■ **TEXT**
Intel Trust Domain Extensions (TDX)

Overview

TDX stands for Trust Domain Extensions which isolates VMs from the virtual-machine manager (VMM)/hypervisor and any other software on the platform. For details, see the specifications 1, whitepaper 2, architectural extensions specification 3, module documentation 4, loader interface specification 5, guest-hypervisor communication interface 6, virtual firmware design guide 7, and other resources (8, 9, 10, 11, and 12).

API description

KVM_MEMORY_ENCRYPT_OP

Type

vm ioctl, vcpu ioctl

For TDX operations, KVM_MEMORY_ENCRYPT_OP is re-purposed to be generic ioctl with TDX specific sub ioctl command.

/* Trust Domain eXtension sub-ioctl() commands. */
enum kvm_tdx_cmd_id {
        KVM_TDX_CAPABILITIES = 0,
        KVM_TDX_INIT_VM,
        KVM_TDX_INIT_VCPU,
        KVM_TDX_INIT_MEM_REGION,
        KVM_TDX_FINALIZE_VM,

        KVM_TDX_CMD_NR_MAX,
};

struct kvm_tdx_cmd {
      /* enum kvm_tdx_cmd_id */
      __u32 id;
      /* flags for sub-commend. If sub-command doesn't use this, set zero. */
      __u32 flags;
      /*
       * data for each sub-command. An immediate or a pointer to the actual
       * data in process virtual address.  If sub-command doesn't use it,
       * set zero.
       */
      __u64 data;
      /*
       * Auxiliary error code.  The sub-command may return TDX SEAMCALL
       * status code in addition to -Exxx.
       * Defined for consistency with struct kvm_sev_cmd.
       */
      __u64 error;
      /* Reserved: Defined for consistency with struct kvm_sev_cmd. */
      __u64 unused;
};

KVM_TDX_CAPABILITIES

Type

vm ioctl

Subset of TDSYSINFO_STRCUCT retrieved by TDH.SYS.INFO TDX SEAM call will be returned. Which describes about Intel TDX module.

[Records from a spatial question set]
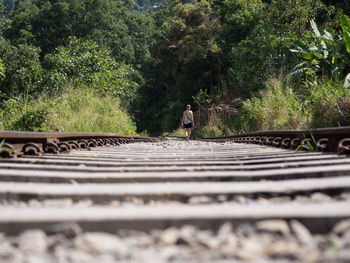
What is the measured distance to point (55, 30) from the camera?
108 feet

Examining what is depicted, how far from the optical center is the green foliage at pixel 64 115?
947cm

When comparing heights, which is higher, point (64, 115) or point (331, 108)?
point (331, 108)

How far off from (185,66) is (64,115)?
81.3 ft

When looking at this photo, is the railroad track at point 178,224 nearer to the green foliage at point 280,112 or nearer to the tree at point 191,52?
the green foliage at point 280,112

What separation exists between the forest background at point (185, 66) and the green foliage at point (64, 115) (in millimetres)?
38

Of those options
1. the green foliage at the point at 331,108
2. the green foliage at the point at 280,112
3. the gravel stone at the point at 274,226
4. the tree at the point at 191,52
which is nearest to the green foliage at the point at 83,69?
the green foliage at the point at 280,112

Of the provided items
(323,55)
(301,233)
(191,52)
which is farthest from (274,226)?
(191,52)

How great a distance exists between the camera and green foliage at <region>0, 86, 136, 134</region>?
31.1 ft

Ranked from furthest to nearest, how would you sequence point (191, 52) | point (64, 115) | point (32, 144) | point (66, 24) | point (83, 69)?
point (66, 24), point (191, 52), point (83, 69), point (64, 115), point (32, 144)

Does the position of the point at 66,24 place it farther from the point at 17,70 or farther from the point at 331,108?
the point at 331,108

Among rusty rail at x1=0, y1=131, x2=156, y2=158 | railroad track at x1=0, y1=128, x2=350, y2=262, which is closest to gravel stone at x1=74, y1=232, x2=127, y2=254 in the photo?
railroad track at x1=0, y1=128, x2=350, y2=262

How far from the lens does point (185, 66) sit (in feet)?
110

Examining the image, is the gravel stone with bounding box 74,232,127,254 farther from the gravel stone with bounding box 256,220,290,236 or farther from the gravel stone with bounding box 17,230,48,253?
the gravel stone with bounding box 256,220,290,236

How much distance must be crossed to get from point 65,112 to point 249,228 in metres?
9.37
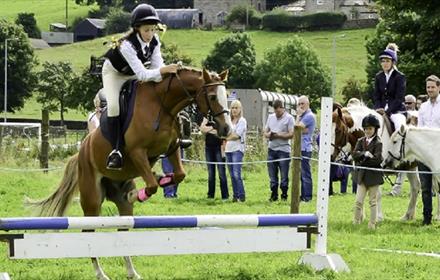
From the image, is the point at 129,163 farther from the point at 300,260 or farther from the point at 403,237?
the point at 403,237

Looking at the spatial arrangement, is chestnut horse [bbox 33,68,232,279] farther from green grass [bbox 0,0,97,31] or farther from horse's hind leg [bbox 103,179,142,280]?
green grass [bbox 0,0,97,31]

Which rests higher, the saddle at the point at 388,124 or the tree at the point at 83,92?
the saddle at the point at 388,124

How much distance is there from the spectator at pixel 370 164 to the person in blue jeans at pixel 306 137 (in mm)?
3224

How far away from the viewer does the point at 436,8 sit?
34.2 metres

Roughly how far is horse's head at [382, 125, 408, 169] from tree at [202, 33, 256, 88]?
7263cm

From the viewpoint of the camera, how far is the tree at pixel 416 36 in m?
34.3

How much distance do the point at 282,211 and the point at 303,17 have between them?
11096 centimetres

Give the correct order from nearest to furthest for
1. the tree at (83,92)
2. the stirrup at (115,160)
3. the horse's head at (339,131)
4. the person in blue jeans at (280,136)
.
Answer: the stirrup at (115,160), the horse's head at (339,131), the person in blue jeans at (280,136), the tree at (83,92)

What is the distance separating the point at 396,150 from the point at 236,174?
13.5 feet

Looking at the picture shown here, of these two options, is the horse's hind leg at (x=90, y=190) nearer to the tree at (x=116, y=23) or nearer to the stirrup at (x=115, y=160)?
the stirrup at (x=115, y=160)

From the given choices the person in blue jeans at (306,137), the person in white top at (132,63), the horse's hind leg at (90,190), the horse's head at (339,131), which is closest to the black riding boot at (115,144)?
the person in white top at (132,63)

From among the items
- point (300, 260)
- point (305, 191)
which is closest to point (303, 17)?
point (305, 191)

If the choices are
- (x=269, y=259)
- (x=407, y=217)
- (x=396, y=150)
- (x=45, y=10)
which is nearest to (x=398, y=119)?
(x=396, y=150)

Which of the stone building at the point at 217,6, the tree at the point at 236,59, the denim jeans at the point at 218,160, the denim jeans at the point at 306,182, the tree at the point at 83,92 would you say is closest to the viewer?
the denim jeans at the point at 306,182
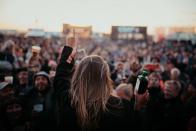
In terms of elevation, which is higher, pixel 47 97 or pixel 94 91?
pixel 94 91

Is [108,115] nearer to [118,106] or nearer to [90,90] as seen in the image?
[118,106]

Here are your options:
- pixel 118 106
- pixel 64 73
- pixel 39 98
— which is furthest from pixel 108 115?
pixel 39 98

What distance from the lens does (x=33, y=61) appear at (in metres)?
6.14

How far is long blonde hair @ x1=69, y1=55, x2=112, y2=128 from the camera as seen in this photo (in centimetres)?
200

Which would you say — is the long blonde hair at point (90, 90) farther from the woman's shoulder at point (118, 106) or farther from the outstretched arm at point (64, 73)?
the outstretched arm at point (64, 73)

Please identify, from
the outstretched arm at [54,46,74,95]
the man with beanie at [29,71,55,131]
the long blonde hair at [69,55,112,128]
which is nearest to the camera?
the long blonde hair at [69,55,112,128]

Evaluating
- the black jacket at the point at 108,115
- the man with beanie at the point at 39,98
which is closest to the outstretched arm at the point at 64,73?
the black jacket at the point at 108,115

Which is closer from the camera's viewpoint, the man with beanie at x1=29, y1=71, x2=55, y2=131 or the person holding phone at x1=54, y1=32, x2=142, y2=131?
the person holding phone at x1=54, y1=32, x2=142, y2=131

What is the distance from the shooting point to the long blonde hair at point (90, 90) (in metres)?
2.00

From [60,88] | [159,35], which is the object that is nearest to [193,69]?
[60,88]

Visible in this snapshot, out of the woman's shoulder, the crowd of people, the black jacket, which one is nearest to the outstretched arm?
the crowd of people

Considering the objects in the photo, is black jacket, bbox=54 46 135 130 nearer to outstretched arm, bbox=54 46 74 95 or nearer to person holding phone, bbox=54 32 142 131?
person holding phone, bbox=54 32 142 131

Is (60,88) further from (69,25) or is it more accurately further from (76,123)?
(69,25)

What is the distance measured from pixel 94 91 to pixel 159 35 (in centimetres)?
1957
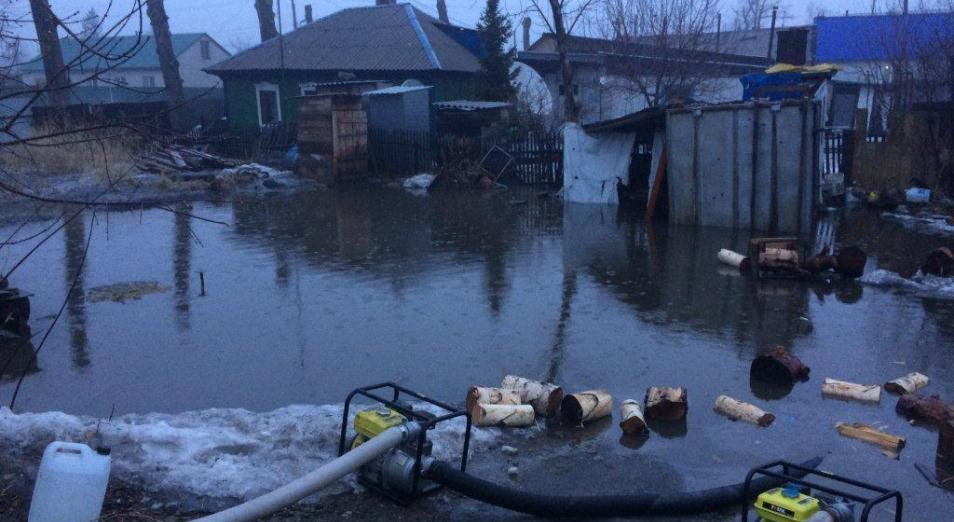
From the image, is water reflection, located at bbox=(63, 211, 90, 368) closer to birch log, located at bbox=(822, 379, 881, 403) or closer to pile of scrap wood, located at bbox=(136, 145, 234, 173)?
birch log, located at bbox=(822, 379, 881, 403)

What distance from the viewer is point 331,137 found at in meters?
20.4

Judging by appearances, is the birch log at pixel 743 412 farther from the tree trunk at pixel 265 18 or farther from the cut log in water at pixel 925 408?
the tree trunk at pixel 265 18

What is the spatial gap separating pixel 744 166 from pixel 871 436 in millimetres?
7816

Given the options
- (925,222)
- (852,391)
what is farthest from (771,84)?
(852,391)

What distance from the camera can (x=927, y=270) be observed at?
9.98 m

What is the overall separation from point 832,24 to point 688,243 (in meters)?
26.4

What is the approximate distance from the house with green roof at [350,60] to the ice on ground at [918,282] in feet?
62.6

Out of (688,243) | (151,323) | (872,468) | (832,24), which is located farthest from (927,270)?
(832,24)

■ **WRITTEN EXERCISE 1**
Echo the passage of the Intel TDX text from "TDX stands for" up to and including "11, and 12).".
■ **WRITTEN EXERCISE 2**
In the Intel TDX text, what numeric value does the kvm_tdx_cmd_id enum assign to KVM_TDX_CAPABILITIES?

■ **WRITTEN REPLY 1**
TDX stands for Trust Domain Extensions which isolates VMs from the virtual-machine manager (VMM)/hypervisor and any other software on the platform. For details, see the specifications 1, whitepaper 2, architectural extensions specification 3, module documentation 4, loader interface specification 5, guest-hypervisor communication interface 6, virtual firmware design guide 7, and other resources (8, 9, 10, 11, and 12).

■ **WRITTEN REPLY 2**
KVM_TDX_CAPABILITIES is assigned 0.